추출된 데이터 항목
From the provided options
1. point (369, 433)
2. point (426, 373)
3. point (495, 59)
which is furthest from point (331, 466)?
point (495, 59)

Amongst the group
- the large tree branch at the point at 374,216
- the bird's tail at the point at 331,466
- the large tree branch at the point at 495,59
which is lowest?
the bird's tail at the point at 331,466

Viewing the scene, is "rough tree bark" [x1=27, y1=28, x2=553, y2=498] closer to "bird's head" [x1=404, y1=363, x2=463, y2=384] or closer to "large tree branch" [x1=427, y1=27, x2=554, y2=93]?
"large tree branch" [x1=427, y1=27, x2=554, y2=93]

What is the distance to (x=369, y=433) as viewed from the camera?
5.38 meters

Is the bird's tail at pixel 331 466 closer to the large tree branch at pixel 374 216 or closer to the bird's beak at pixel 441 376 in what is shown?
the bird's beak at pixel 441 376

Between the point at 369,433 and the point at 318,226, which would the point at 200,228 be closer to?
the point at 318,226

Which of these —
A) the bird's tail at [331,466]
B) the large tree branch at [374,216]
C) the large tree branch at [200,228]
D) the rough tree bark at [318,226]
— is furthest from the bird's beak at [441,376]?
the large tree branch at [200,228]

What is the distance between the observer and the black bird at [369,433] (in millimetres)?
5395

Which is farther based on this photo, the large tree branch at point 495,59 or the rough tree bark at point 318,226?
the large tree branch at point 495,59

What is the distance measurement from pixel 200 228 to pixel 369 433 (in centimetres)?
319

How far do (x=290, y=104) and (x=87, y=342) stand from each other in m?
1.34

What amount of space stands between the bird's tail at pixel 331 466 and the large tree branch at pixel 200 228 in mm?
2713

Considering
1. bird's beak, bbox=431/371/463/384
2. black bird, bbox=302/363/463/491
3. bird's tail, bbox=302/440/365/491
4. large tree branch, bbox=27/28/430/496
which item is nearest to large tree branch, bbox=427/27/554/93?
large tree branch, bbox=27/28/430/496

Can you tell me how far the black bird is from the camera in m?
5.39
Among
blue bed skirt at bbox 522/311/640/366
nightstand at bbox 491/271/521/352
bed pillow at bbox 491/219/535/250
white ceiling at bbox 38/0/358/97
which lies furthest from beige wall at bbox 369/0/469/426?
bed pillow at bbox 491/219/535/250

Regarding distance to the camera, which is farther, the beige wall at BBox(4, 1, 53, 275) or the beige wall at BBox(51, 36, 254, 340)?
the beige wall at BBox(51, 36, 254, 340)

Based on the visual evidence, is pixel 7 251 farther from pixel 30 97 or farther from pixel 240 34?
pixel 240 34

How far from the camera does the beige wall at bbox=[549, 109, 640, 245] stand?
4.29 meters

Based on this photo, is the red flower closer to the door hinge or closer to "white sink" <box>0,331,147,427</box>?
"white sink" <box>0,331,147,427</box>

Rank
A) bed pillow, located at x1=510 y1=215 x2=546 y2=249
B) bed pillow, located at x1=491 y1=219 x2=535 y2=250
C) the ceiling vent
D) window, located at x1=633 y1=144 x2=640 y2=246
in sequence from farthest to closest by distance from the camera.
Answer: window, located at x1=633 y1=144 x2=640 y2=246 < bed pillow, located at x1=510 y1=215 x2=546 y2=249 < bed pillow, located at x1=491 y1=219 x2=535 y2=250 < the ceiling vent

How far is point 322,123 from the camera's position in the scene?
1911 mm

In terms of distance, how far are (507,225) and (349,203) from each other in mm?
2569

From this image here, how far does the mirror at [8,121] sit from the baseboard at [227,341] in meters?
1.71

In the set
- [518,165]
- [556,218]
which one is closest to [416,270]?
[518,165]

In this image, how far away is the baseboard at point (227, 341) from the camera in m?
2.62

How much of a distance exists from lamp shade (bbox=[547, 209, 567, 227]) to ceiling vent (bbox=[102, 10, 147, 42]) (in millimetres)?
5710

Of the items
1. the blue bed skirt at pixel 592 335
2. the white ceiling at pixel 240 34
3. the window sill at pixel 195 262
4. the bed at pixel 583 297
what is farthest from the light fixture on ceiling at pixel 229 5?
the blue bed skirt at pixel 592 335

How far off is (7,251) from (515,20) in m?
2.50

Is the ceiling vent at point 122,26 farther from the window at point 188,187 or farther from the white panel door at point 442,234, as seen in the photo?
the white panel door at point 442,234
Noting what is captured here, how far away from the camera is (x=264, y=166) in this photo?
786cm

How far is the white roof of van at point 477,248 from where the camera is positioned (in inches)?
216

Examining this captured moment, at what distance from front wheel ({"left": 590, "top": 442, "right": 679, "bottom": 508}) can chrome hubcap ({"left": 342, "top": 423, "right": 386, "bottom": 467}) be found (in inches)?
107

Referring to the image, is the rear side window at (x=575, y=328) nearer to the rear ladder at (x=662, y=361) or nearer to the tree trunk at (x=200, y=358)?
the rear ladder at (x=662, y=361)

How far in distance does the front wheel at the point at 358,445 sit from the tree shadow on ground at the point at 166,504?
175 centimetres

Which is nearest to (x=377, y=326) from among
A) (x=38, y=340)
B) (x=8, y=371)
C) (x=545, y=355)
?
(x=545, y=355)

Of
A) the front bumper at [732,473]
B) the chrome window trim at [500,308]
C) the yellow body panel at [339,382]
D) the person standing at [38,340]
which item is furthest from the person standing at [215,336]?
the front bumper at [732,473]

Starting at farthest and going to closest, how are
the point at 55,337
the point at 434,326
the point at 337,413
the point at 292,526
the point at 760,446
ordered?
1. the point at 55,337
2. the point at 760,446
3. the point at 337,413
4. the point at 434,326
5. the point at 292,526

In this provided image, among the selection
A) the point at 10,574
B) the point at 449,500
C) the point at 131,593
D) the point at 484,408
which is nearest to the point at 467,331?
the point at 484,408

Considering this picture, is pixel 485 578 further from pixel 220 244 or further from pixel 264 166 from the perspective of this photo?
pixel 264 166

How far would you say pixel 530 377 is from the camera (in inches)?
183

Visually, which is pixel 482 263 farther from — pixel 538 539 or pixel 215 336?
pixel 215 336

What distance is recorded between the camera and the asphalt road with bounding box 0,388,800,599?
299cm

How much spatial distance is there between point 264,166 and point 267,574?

- 요청 사항
위 데이터에서 "much"라는 단어가 들어 있는 줄을 빠짐없이 찾아 원문 그대로 보여 주세요.

- 예상 답안
How much of a distance exists from lamp shade (bbox=[547, 209, 567, 227]) to ceiling vent (bbox=[102, 10, 147, 42]) (in millimetres)?
How much spatial distance is there between point 264,166 and point 267,574?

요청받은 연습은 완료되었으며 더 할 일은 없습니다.